Openverse is a search engine for openly-licensed media. This monorepo includes all application code.
https://openverse.org
MIT License
254 stars 202 forks source link

`load_sample_data` passes locally even if any part of it fails #2359

Open sarayourfriend opened 1 year ago

sarayourfriend commented 1 year ago

Description

2322 removed the load_test_data method from TableIndexer.
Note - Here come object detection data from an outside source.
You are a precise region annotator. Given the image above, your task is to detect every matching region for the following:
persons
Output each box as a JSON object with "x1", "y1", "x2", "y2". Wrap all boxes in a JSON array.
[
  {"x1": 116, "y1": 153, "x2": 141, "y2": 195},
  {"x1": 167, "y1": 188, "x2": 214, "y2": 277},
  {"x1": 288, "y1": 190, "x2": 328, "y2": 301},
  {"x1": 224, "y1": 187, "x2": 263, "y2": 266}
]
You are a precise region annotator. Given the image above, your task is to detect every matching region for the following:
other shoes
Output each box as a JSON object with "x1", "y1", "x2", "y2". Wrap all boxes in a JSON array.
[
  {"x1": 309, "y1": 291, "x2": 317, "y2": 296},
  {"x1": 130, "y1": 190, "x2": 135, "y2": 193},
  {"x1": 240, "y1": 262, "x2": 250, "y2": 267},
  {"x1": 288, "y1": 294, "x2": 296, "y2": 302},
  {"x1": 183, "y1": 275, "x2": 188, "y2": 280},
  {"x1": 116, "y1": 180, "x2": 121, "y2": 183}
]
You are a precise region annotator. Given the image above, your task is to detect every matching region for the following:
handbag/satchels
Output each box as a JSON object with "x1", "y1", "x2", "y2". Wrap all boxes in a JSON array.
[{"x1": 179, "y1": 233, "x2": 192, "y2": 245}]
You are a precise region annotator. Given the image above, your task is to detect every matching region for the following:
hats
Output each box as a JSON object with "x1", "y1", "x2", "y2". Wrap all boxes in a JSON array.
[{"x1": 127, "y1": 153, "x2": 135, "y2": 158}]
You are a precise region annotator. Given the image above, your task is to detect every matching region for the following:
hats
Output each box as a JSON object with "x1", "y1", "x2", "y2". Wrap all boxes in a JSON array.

This causes the calls to the LOAD_TEST_DATA action in the load_sample_data.sh script to fail, however, the script itself continues to run without stopping despite the failure.

Additionally, #2362 shows that other types of failures in this script can cause confusing and difficult to debug local environment issues.
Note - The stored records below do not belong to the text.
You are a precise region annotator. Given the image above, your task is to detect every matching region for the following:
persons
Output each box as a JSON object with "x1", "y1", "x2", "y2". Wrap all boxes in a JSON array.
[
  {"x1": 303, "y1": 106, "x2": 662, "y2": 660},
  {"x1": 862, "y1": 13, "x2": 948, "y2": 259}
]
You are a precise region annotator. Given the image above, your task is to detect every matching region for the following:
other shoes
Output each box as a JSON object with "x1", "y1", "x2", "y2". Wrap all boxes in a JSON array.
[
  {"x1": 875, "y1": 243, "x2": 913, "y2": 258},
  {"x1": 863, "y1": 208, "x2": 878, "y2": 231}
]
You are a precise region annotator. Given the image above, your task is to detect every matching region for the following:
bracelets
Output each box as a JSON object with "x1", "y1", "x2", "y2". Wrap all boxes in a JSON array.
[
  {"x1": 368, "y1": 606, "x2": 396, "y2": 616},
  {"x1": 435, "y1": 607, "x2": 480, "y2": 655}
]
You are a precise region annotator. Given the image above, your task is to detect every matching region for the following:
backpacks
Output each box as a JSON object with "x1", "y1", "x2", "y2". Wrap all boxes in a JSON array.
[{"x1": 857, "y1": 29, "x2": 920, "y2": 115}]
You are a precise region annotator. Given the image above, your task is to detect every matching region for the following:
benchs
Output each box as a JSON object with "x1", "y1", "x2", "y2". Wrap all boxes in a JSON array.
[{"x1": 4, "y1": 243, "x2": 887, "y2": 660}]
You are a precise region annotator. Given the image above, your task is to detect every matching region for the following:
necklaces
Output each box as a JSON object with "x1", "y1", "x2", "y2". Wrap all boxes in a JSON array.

This script is critical to our testing and local environments and there should not be any doubt that the script does exactly what it is meant to do and alerts us obviously and quickly when something doesn't work as intended, whether in a general (as in #2322) or specific case (as in #2362).

Reproduction

  1. Checkout #2322 and run `just down -v`, `just api/up` then `just api/init`. See that `LOAD_TEST_DATA` actions both fail, but the rest of init proceeds.

Fix

Actually check that the commands do what they're intended to do and fail the script if anything goes wrong.

We could probably do to convert load_sample_data.sh to a Python script or a Django management command that can more easily do error checking and have a real unit test.

sarayourfriend commented 1 year ago

This will be fixed in a PR I will put up soon

Never mind, I'm not sure of this issue now but have no way to verify locally due to #2362.

sarayourfriend commented 1 year ago

Downgraded to high after updating the issue to reflect that nothing is actively broken by this, but it is still a grave concern and a big hole in our testing system's reliability if it silently fails at any step we expect to pass.

zackkrida commented 1 year ago

Further downgrading to medium after the improvements in #2479 were added.

Could we potentially use the Airflow CLI in the script to get more accurate information about tasks in a relatively simple way?

sarayourfriend commented 1 year ago

I considered that as well but it would make api/init dependent on Airflow, which it currently is not. It would probably be the most "end-to-end" way to load the sample data indexes though.

zackkrida commented 1 year ago

@dhruvkb this is currently in-progress. Should we move it to the backlog, close it, or are there other active changes I am not aware of?

dhruvkb commented 1 year ago

Moved to the backlog. I opted against closing it right away to give more consideration to the idea of using Airflow. If that is not required, we can close it.